4 łyżeczki ostrego sosu chrzanowego z wasabi

(nie chodzi tutaj o czyste wasabi, ale zwykły chrzan z wasabi)

2 łyżki śmietany

szczypta soli

gałązka koperku

 

1. Jajka gotujemy na twardo. Studzimy, obieramy i dzielimy na połówki.

2. Wyjmujemy żółtka.

3. Żółtka miksujemy z sosem chrzanowym wasabi i śmietaną.

4. Powstałą masę przekładamy do dekoratora i dekorujemy nią jajka.

5. Ozdabiamy koperkiem.

 

 

Tak przygotowane jajka są ostre, ale smak sosu chrzanowego z wasabi jest dużo słabszy od samego wasabi. Więc spokojnie każdy może tej przystawki spróbować.

Jajeczka dodaję do akcji Zielono Mi III i Wielkanocne Smaki 2.

 

Zielono mi...

Wielkanocne Smaki 2

Sałatka z jajkiem, sałatą lodową i rodzynkami

wtorek, 13 marca, 2012

Dzisiaj rozpoczęła się akcji Mirabelki Wielkanocne Smaki 2. Na inaugurację przygotowałam pyszną sałatkę jajeczną.

Przepis pochodzi z dodatku do Faktu nr 5/2009 – Sałatki. 111 najlepszych przepisów


Składniki:

1/2 sałaty lodowej

4 jajka

garść rodzynek

ząbek czosnku

1/2 szklanki jogurtu naturalnego

2 łyżki śmietany

łyżka soku z cytryny

1/2 łyżeczki oregano

1/2 łyżeczki kolorowego mielonego pieprzu



Rodzynki zalewamy ciepłą wodą i odstawiamy na 10 minut. Jajka gotujemy na twardo (8 minut) z dodatkiem łyżeczki soli, co sprawia że łatwiej je obrać. Studzimy w zimnej wodzie, obieramy i kroimy w ósemki.

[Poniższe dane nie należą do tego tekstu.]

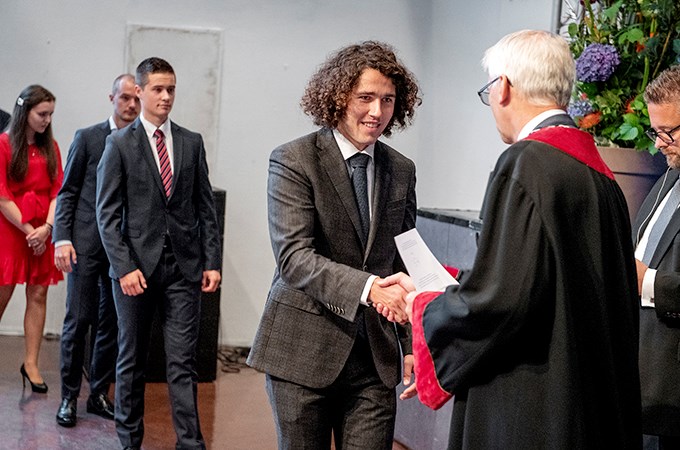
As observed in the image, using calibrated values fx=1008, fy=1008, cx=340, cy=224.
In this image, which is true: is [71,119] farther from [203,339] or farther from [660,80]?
[660,80]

Liście sałaty płuczemy pod bieżącą wodą i rwiemy na kawałki. Można też dodać kilka poszatkowanych liści kapusty pekińskiej. Sałatę układamy w salaterce, posypujemy rodzynkami, na wierzchu kładziemy jajka.

Przygotowujemy sos: mieszamy jogurt ze śmietaną, sokiem z cytryny i przeciśniętym przez praskę czosnkiem. Polewamy sosem sałatkę.

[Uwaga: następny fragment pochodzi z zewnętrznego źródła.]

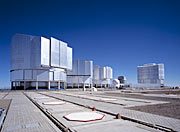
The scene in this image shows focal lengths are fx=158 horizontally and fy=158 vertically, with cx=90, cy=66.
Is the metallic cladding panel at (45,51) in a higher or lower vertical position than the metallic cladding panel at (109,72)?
higher

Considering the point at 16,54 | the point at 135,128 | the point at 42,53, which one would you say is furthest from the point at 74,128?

Całość posypujemy oregano i kolorowym pieprzem. Taka lekka sałatka na pewno będzie znakomitym dodatkiem na świątecznym stole.

 

Kotlety z jajek

piątek, 17 lutego, 2012

Jakie jajka kupujecie? Zwracacie uwagę na to jaki jest rodzaj chowu kur, które je znoszą? Ja od jakiegoś czasu nie kupuję jajek w ogóle, bo moja teściowa i mój tata stale zaopatrują mnie w świeże wiejskie jajeczka. A jeśli bym kupiła to na pewno te od kur z wolnego wybiegu. Chociaż tutaj też nie wiadomo, jaki jest rodzaj paszy…

Ostatnio miałam nadmiar jajek w lodówce, postanowiłam zrobić więc z nich kotlety o których mówił od dawna mój mąż.

Przepis zaczerpnęłam z Biblioteczki Poradnika Domowego nr 24 – Jajka na 46 sposobów – s. 25.

 

 

Składniki (po moich modyfikacjach):

10 jajek na twardo

2 surowe jajka

cebula

2 suche kajzerki

2 łyżki posiekanej natki pietruszki

sól, pieprz

bułka tarta do panierowania

łyżka ziaren sezamu

 

Jajka gotujemy na twardo ok. 8 minut. Starajmy się nie gotować jajek dłużej niż 10 minut – wówczas pojawia się wokół żółtka czarna obwódka ze związków siarkowych.

Bułki namaczamy w mleku lub wodzie. Odciskamy. Cebulę drobno kroimy i podsmażamy na oleju. Siekamy natkę.

Ostudzone jajka obieramy i rozgniatamy widelcem w płaskiej misce. Mieszamy razem z bułkami, cebulą, natką, 2 jajkami i przyprawami. Formujemy kotleciki. Powinno wyjść około 12 sztuk.

Obtaczamy w bułce tartej wymieszanej z sezamem. Smażymy z obu stron po ok. 5 minut.

Z uwagi na neutralny smak kotlecików polecam do nich dodatek surówki o zdecydowanych smaku, np. z marchewki i kiszonych ogórków.